▶ **Excerpts from a spatial dataset**
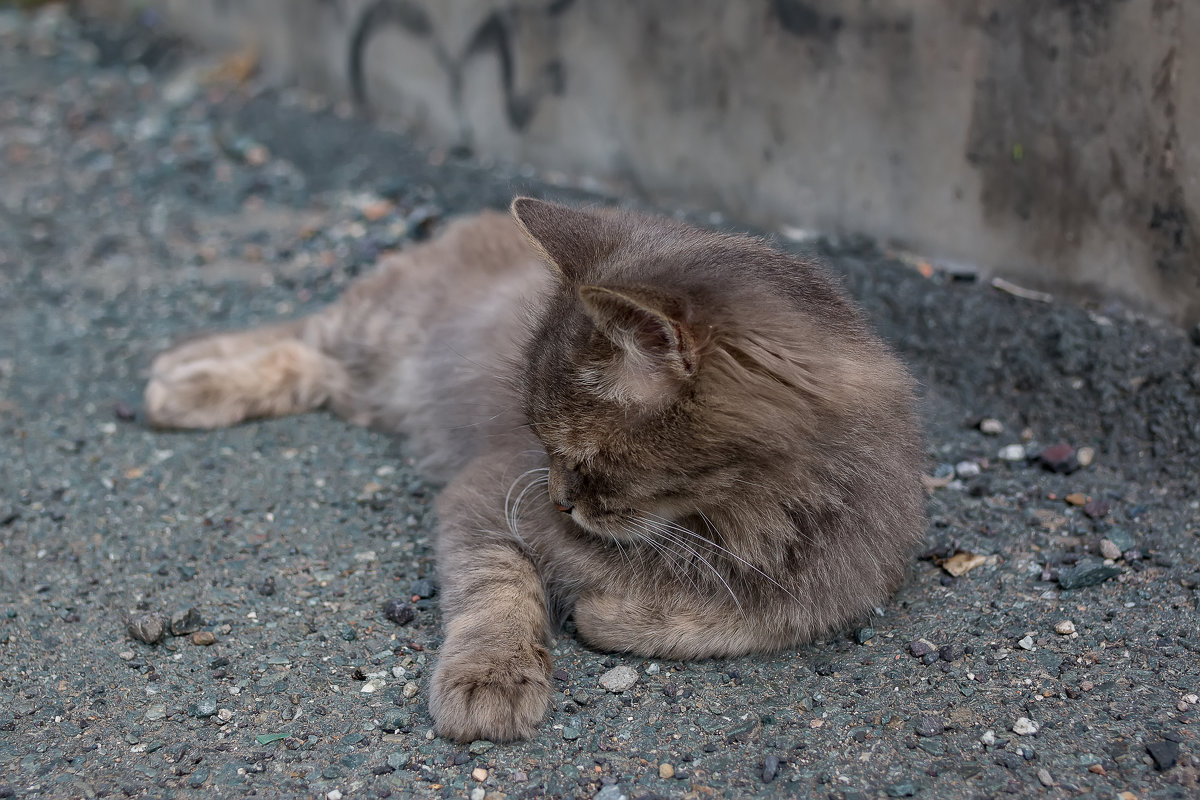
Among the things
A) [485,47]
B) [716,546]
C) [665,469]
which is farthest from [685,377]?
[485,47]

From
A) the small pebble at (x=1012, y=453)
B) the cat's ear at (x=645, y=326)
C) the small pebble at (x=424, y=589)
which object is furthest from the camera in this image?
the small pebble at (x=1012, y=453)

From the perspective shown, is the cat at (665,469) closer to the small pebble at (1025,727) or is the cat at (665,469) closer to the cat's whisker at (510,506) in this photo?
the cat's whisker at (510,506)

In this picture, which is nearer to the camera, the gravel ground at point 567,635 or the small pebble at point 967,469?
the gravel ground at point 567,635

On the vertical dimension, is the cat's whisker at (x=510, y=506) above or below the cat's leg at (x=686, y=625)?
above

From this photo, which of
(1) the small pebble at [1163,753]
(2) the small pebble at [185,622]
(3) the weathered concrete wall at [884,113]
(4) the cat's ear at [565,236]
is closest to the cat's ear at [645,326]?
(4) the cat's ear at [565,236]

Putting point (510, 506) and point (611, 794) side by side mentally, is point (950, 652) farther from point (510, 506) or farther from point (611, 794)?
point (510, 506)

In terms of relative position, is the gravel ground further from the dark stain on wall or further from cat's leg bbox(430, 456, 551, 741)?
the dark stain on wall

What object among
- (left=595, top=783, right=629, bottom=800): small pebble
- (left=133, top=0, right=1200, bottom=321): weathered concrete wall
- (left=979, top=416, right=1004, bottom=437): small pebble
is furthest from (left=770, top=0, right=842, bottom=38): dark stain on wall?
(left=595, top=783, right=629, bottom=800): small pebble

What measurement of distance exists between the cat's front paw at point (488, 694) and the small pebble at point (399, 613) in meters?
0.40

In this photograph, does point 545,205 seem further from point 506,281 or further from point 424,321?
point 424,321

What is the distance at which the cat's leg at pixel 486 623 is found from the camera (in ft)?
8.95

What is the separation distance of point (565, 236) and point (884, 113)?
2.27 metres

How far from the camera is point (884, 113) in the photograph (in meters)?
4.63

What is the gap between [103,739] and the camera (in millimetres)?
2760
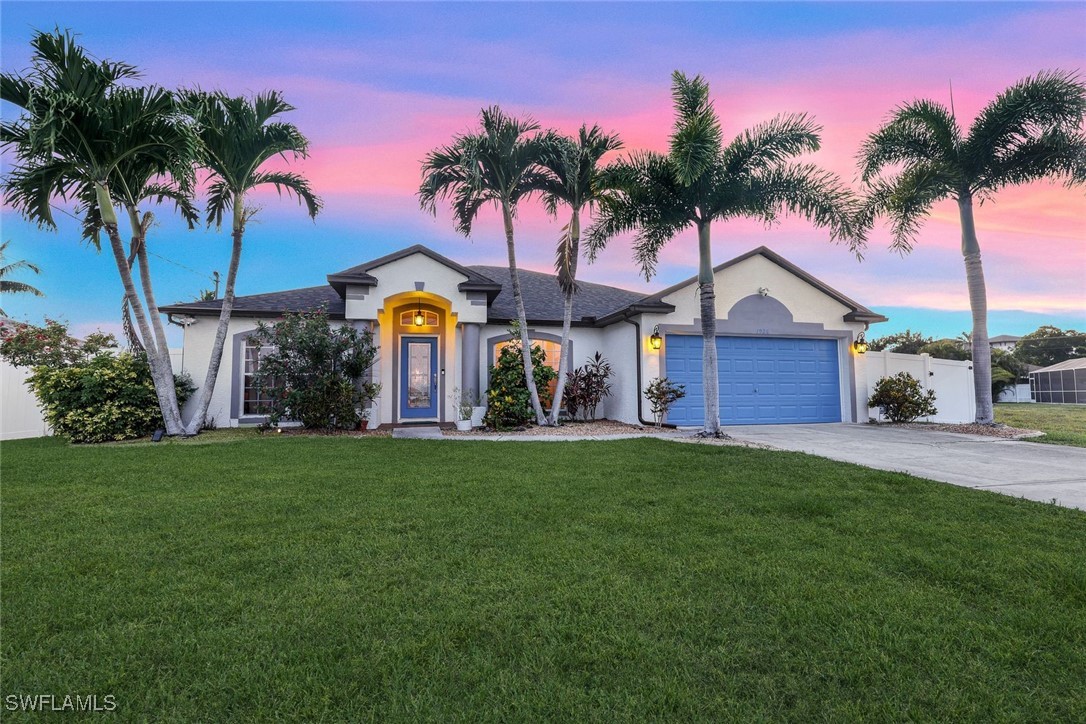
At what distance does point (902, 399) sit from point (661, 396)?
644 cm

▶ **What you have to do**
Copy out all of the lines above word for word, omitting the pictures.

▶ **Problem solution**
Among the things
A) [485,47]
B) [716,546]
C) [665,469]
which is farthest from [685,377]?
[485,47]

From
A) the small pebble at (x=1012, y=453)
B) the cat's ear at (x=645, y=326)
C) the small pebble at (x=424, y=589)
which object is furthest from the camera in this image?
the small pebble at (x=1012, y=453)

From the perspective shown, is the cat at (665,469) closer to the small pebble at (1025,727) or is the cat at (665,469) closer to the cat's whisker at (510,506) in this photo?
the cat's whisker at (510,506)

In this picture, which is nearer to the camera, the gravel ground at point 567,635 or the small pebble at point 967,469?
the gravel ground at point 567,635

On the vertical dimension, is the cat's whisker at (x=510, y=506) above or below the cat's leg at (x=686, y=625)?
above

From this photo, which of
(1) the small pebble at [1163,753]
(2) the small pebble at [185,622]
(3) the weathered concrete wall at [884,113]
(4) the cat's ear at [565,236]
is closest to the cat's ear at [645,326]?
(4) the cat's ear at [565,236]

Putting point (510, 506) and point (611, 794) side by side mentally, is point (950, 652) farther from point (510, 506) or farther from point (611, 794)?
point (510, 506)

In terms of relative position, is the gravel ground further from the dark stain on wall or further from cat's leg bbox(430, 456, 551, 741)?
the dark stain on wall

What object among
- (left=595, top=783, right=629, bottom=800): small pebble
- (left=133, top=0, right=1200, bottom=321): weathered concrete wall
- (left=979, top=416, right=1004, bottom=437): small pebble
is furthest from (left=770, top=0, right=842, bottom=38): dark stain on wall?
(left=595, top=783, right=629, bottom=800): small pebble

What measurement of distance exists between the cat's front paw at point (488, 694) and the small pebble at point (399, 613) in meters?
0.40

In this photograph, does point 545,205 seem further from point 506,281 or further from point 424,321?
point 424,321

What is the distance at which the cat's leg at pixel 486 623 is found from the camera (in ft)?
8.95

What is the separation distance of point (565, 236) and point (884, 113)?
2.27 metres

How far from the camera is point (884, 113) in the photograph (in meters)?
4.63

What is the gap between [103,739] and the camera (in millimetres)?
2760
At what distance does point (902, 399) sit from point (661, 396)?
644 cm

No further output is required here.